**Aim of the task**
Using the records below, give the number of lines where the word "Zealand" appears, with no further output.

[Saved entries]

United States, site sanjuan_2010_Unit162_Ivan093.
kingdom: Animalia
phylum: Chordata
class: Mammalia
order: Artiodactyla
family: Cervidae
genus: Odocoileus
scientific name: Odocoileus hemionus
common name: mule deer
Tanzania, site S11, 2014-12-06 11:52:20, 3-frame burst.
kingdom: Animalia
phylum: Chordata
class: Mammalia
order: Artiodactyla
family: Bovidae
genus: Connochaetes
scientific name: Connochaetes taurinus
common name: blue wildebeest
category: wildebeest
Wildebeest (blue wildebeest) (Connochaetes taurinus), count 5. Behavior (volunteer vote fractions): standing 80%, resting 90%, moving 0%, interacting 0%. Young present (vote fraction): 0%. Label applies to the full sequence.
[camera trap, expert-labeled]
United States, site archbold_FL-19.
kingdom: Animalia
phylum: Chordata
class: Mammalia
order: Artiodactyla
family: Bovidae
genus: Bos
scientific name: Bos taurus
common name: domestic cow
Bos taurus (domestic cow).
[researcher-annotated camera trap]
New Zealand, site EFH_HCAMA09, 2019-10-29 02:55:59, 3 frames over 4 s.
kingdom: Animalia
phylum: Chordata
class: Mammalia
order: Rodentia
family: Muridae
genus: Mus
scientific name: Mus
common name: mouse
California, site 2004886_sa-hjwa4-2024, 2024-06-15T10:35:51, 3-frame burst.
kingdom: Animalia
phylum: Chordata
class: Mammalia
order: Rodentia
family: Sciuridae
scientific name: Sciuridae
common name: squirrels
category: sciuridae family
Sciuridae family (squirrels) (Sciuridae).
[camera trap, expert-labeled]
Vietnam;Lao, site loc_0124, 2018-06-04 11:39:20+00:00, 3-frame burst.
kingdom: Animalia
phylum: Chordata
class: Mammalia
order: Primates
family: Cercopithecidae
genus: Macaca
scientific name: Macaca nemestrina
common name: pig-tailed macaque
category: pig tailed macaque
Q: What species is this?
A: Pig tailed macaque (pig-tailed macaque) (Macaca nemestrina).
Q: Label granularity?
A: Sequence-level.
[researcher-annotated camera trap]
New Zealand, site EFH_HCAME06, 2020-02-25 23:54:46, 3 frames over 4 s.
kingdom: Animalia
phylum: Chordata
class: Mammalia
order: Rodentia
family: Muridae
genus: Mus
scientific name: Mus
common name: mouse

**Solution for this problem**
2